UKIP leader Nigel Farage has vowed to destroy Britain’s Conservative Party and found a new right-wing political party in Britain. After helping Britain exit the European Union, he said in an interview with the Daily Mail, he will quit politics.
The interview comes just hours before Britain learns whether or not Farage’s UK Independence Party (UKIP) triumphed against Labour and the Conservative Party in the European Elections. On Thursday night, Britain learned that UKIP had made significant inroads into local councils in the UK, and party leaders are becoming increasingly concerned as to the party’s performance in the General Election next year.
Farage, speaking to the Mail, said that a similar situation to Canada could occur in Britain, where the right-wing Conservative Party split, leading to a number of different movements, eventually culminating in the leadership of right-wing rebel Stephen Harper.
“They called him a Right-wing extremist, a nutter, away with the fairies, he’ll never get anywhere and what happens? They won one by-election, a schoolmistress way out West, who resisted every bribe and temptation to rejoin the Conservative Party.
“Now you have a Canadian Prime Minister, Stephen Harper, who was first elected on a Reform ticket, as were half the Cabinet.
“Don’t think this can’t happen here. The public want something different. We are catalysing a big change in British politics on fundamental issues that have been brushed under the carpet and ignored by a completely out-of-touch career political class for too long.”
“If I want to get this country out of the EU, I have got to change the position of the Labour Party on the referendum. If you accept it is impossible for Cameron to win a majority on his own, there could be a UKIP-Tory coalition after the election. Who knows? If it looks less and less likely that Miliband can form a majority without a referendum pledge, he’ll do it.”

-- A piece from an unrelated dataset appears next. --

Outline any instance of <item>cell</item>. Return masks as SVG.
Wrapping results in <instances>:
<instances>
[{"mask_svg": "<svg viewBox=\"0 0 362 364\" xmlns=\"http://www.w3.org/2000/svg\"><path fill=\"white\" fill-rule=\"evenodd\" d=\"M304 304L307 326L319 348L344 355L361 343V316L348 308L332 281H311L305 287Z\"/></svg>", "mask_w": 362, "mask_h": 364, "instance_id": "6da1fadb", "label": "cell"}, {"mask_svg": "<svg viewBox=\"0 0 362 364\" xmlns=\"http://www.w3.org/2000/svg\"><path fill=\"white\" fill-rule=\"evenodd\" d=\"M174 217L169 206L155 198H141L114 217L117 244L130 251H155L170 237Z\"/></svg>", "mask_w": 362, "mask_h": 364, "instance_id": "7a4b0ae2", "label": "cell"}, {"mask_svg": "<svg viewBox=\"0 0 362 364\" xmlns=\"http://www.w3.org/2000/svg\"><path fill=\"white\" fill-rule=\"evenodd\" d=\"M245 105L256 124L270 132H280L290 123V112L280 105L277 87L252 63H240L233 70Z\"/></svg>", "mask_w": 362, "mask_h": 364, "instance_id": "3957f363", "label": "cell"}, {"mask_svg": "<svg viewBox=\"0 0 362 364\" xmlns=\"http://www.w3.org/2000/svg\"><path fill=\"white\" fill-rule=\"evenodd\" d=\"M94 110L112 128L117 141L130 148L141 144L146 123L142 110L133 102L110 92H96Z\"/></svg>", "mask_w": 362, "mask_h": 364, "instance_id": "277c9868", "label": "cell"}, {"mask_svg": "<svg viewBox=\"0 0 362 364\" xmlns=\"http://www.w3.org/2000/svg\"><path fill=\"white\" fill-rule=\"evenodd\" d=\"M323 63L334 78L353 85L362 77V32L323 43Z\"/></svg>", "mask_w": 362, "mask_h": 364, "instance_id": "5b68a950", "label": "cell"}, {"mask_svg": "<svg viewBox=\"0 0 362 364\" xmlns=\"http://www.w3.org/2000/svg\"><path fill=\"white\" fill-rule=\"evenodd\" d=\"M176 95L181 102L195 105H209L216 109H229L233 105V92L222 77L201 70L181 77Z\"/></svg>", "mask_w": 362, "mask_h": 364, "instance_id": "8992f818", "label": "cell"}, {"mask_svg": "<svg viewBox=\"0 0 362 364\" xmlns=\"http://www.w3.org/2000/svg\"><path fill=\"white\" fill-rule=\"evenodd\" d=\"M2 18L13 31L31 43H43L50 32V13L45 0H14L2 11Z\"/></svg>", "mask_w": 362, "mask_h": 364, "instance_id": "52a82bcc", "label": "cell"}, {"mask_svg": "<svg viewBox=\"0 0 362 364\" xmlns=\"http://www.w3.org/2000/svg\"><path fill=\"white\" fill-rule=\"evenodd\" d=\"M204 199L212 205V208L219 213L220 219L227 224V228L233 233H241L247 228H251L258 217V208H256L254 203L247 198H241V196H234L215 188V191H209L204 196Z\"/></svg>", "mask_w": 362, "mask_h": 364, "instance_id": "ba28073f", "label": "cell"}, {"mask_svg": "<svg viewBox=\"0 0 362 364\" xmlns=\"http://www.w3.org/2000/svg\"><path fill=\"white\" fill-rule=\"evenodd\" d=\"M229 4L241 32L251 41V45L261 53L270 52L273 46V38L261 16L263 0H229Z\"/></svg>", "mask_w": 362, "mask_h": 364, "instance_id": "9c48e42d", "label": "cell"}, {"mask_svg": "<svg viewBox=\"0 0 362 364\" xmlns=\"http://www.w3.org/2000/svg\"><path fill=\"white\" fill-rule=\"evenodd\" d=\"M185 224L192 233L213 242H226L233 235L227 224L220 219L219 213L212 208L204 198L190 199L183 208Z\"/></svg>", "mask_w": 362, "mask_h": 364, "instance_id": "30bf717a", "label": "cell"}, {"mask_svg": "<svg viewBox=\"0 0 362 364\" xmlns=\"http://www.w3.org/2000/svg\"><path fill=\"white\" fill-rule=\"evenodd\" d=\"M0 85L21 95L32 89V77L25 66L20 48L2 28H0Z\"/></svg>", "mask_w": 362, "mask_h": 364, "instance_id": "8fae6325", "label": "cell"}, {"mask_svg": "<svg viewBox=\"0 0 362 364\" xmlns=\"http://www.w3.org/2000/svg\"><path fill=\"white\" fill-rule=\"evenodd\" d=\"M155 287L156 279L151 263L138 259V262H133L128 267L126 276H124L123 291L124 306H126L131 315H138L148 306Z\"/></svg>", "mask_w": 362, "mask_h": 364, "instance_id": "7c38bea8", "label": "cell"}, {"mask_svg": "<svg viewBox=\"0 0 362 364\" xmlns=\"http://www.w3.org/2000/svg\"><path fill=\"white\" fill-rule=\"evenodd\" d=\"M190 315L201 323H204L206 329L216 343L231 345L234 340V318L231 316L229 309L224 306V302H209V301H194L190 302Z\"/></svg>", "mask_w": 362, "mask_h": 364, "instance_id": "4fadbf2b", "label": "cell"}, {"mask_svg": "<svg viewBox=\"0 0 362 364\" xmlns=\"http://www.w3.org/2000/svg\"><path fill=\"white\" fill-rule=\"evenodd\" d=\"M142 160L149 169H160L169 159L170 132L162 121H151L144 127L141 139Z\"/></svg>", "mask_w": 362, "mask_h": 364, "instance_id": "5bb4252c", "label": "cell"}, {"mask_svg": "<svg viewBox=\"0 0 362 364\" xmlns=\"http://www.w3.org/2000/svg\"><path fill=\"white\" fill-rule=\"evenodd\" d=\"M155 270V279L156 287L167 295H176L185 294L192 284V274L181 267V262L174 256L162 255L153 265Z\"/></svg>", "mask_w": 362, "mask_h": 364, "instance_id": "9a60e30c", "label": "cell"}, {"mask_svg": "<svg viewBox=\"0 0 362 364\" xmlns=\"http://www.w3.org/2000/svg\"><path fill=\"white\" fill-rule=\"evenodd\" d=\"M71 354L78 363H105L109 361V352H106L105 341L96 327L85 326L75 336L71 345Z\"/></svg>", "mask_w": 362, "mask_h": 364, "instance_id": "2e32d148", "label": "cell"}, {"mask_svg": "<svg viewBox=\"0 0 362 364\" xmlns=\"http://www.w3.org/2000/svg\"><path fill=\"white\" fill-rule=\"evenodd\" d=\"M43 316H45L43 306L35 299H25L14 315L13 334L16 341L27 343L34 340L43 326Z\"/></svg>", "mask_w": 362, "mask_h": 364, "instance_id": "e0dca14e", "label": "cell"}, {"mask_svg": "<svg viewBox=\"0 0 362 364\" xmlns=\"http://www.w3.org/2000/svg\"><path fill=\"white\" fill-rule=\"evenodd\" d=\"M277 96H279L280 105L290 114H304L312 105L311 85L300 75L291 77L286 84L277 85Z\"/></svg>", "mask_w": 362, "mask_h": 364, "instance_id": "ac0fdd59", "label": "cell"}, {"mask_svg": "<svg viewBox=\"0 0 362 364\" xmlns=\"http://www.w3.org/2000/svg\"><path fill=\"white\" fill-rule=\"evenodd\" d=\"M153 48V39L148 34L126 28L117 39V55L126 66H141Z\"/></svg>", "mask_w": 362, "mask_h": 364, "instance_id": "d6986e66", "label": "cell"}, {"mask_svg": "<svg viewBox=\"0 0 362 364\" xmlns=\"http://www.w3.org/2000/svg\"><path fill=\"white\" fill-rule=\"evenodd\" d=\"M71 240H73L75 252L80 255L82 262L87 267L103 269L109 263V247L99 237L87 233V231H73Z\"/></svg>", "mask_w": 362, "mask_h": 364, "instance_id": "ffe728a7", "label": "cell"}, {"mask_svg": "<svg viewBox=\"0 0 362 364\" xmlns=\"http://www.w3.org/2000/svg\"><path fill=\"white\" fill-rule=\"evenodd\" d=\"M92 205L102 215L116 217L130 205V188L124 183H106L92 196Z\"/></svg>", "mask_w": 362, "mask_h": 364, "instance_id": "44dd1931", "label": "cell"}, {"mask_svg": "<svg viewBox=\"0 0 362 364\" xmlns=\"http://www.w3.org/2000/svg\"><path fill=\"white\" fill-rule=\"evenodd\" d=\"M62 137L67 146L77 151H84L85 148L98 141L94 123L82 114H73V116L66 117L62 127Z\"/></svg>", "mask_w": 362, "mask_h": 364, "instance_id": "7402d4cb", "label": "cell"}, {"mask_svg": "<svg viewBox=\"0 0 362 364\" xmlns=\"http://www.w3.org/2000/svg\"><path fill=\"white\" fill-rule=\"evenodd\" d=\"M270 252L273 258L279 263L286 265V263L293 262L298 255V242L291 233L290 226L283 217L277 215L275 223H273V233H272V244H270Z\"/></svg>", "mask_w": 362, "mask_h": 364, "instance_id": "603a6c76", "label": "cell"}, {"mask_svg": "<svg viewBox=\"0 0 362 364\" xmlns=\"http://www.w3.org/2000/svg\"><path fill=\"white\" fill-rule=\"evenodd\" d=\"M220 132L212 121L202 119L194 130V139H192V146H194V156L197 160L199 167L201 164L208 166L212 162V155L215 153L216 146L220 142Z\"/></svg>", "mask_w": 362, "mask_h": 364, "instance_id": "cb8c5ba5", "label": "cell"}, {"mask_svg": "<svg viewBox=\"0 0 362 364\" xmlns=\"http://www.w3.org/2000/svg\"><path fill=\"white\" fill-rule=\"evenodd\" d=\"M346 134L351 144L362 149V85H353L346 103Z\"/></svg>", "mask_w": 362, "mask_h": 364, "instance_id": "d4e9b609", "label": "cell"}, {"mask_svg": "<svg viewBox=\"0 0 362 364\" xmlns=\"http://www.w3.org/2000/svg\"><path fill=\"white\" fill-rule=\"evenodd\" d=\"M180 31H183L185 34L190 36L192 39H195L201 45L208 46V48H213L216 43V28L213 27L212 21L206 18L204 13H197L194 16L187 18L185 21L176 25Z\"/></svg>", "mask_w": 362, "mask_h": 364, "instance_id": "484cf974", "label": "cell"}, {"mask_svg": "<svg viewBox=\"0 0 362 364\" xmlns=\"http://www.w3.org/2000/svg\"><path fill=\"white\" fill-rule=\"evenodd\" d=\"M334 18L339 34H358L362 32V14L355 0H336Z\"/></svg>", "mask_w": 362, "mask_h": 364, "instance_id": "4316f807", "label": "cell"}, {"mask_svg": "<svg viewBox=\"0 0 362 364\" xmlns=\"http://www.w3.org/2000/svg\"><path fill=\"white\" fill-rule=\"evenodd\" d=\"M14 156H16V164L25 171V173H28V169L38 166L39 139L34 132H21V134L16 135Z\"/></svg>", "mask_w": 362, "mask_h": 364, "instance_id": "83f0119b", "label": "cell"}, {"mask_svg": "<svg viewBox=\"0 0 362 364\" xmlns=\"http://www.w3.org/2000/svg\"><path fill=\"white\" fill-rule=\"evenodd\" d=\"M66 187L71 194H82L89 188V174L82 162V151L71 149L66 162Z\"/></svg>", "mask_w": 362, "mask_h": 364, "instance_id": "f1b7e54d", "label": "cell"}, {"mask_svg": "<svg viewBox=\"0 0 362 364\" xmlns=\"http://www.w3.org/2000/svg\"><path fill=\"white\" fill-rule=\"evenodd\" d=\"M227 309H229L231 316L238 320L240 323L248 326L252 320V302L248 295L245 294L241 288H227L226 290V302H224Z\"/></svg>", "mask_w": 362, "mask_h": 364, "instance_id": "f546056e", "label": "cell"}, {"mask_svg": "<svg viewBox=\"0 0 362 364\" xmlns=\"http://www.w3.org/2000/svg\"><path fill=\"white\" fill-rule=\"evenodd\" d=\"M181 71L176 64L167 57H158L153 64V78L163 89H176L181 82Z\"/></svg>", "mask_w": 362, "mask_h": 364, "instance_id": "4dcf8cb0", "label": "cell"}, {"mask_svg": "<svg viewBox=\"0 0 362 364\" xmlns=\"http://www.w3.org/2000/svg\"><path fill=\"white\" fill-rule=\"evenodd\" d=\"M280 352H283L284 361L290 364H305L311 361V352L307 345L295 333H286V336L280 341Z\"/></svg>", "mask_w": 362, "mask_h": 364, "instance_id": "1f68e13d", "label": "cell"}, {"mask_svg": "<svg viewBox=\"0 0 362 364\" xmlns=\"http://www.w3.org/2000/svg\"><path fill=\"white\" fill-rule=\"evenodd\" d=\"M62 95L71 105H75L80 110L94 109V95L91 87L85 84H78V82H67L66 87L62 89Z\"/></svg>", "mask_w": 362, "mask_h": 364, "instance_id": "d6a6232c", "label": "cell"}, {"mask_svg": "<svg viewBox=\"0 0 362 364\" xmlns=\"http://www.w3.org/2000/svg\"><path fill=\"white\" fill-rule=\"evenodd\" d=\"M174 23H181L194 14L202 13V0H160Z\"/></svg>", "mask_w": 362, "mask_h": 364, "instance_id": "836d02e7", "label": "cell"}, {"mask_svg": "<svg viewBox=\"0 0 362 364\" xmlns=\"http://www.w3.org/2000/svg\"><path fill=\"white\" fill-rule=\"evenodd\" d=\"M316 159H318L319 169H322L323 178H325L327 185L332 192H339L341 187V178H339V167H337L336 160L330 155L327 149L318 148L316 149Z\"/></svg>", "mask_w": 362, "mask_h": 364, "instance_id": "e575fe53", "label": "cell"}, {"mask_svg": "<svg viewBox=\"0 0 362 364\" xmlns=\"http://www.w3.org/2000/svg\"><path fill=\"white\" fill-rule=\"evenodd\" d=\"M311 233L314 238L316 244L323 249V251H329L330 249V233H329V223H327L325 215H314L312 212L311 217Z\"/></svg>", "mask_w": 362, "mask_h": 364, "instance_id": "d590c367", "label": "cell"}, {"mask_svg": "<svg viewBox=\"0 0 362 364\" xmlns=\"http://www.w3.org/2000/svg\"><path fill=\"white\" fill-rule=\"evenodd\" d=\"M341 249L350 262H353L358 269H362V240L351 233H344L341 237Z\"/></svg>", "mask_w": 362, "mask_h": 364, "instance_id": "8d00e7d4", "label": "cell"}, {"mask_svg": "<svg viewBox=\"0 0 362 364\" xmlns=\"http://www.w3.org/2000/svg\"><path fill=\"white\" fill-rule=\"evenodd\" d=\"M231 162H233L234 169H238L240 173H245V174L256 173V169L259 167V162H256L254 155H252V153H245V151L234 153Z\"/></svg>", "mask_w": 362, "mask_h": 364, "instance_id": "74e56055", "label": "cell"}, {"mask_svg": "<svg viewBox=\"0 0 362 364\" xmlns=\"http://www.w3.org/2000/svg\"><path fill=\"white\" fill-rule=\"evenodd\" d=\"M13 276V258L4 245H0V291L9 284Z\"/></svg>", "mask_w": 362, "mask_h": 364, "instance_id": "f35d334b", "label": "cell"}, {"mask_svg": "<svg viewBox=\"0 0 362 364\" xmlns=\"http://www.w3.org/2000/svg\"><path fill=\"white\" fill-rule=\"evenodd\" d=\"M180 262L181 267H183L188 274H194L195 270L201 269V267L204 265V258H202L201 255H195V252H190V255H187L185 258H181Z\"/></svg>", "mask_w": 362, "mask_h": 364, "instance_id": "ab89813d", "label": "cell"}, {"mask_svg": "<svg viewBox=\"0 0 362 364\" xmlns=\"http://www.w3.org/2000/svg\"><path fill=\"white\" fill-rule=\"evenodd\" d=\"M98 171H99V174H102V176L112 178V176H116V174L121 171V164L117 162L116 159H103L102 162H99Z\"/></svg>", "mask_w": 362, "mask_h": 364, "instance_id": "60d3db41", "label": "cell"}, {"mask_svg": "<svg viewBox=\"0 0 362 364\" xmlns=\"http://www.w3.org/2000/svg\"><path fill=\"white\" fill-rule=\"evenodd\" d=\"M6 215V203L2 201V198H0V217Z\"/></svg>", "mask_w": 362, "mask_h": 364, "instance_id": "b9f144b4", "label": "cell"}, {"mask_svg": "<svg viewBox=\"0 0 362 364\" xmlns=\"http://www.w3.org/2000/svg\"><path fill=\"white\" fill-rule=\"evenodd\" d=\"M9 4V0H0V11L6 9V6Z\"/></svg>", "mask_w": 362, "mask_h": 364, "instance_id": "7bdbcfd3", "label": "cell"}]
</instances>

“I will consider my job’s done [when Britain leaves the EU] and I would be very happy to hand over to people who might be very good at running the country. I’m in politics because I want to change things, not because I want a career. I don’t want to do this for ever, I don’t want to sit here in ten years’ time, I want to be doing something else by then, in the media, radio, writing, hopefully enjoying myself.”